A class can have a "superclasses" (a "father", if you want) and "subclasses" (the "children"). (A class could have no parents or children though).
When a class A is a subclass of class B, it's also common to say that is "inherits" from B. And the process of creating a subclass is often called "inheritance".
When the instances of class A find a method they don't know, they ask A. If A doesn't know about that method,
it asks B!. That continues until no superclasses are left (nil is returned on that case).
This is very useful to organize the common functions into "groups and subgroups". This is not so easy to implement with regular non-oop tables and functions, and I'm not going to attempt it. For an example of inheritance, see the
Person and AgedPerson example in the middleclass wiki.
The typical example: You could have a class called "Enemy" with one single method, called "damagePlayer", and then a subclass of Enemy called "Orc" that contained an orc-specific "Orc:draw()" method, and yet another subclass of Orc called MegaOrc that modified the damagePlayer method and increased the damage.
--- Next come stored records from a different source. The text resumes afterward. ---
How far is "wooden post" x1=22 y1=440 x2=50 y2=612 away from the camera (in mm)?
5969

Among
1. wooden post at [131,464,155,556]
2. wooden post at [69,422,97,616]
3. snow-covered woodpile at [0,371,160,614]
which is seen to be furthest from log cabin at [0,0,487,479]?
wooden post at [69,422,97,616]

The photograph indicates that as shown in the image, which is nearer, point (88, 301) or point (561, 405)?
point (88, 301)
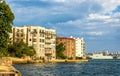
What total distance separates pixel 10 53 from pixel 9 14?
11310 cm

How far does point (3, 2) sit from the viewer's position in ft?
293

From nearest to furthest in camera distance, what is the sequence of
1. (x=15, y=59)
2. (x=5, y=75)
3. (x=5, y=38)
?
(x=5, y=75)
(x=5, y=38)
(x=15, y=59)

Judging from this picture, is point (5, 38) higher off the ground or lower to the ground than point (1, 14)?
lower

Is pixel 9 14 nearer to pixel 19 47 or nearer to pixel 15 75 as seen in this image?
pixel 15 75

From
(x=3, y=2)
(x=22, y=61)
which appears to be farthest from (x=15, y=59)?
(x=3, y=2)

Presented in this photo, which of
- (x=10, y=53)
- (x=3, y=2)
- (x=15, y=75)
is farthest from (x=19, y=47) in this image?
(x=15, y=75)

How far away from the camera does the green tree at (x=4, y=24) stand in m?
85.6

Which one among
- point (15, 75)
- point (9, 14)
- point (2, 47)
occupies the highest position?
point (9, 14)

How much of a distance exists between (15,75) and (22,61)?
151m

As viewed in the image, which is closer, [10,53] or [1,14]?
[1,14]

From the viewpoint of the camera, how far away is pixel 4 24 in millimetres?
86000

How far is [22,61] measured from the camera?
197 metres

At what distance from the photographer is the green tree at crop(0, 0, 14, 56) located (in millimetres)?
85562

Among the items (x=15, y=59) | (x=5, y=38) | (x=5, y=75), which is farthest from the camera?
(x=15, y=59)
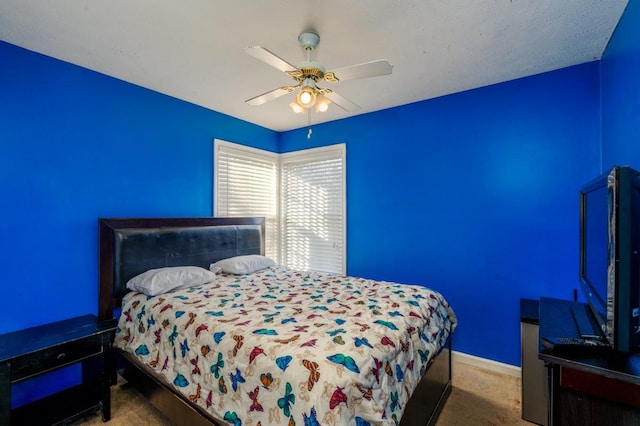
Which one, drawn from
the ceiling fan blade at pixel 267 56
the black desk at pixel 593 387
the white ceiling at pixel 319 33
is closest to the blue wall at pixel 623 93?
the white ceiling at pixel 319 33

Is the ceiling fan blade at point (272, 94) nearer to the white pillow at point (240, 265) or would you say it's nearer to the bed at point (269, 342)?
the bed at point (269, 342)

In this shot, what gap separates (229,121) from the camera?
3.59m

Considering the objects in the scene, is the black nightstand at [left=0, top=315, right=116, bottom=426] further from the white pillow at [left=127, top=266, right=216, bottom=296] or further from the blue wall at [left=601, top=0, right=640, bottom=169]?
the blue wall at [left=601, top=0, right=640, bottom=169]

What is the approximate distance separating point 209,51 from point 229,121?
1.44 meters

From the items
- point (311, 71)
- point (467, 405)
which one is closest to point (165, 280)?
point (311, 71)

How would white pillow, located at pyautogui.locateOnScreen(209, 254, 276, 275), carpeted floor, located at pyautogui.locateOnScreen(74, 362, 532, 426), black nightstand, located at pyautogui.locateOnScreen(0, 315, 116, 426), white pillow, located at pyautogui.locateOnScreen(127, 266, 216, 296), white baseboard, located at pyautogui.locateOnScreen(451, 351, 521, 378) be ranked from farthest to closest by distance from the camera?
white pillow, located at pyautogui.locateOnScreen(209, 254, 276, 275) < white baseboard, located at pyautogui.locateOnScreen(451, 351, 521, 378) < white pillow, located at pyautogui.locateOnScreen(127, 266, 216, 296) < carpeted floor, located at pyautogui.locateOnScreen(74, 362, 532, 426) < black nightstand, located at pyautogui.locateOnScreen(0, 315, 116, 426)

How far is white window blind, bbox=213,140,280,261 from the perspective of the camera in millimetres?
3490

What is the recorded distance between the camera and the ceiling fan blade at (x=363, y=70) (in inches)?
66.5

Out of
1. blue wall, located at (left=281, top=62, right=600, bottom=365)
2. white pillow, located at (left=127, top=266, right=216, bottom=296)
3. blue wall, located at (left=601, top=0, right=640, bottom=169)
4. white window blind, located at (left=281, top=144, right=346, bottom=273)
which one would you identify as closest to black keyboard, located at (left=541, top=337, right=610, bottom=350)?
blue wall, located at (left=601, top=0, right=640, bottom=169)

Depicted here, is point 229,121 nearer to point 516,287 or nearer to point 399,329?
point 399,329

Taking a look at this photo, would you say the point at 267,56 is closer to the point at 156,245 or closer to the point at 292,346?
the point at 292,346

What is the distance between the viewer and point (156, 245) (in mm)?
2705

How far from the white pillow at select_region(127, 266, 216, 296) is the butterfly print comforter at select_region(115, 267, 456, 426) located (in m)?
0.08

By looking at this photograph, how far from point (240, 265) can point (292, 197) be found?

In middleclass, classes can only have 1 superclass, but they can have as many subclasses as needed. Every class generated has a superclass called Object, which provides some boilerplate methods. Object is the only class that doesn't have a superclass.
Finally, I'd also want to point out that the fact that classes and instances are tables on middleclass is just an implementation detail; other OOP implementations could use other stuff (for example Userdata). The important thing is not
how OOP is implemented, but
how it behaves.
Sorry for the long post. I hope it helps.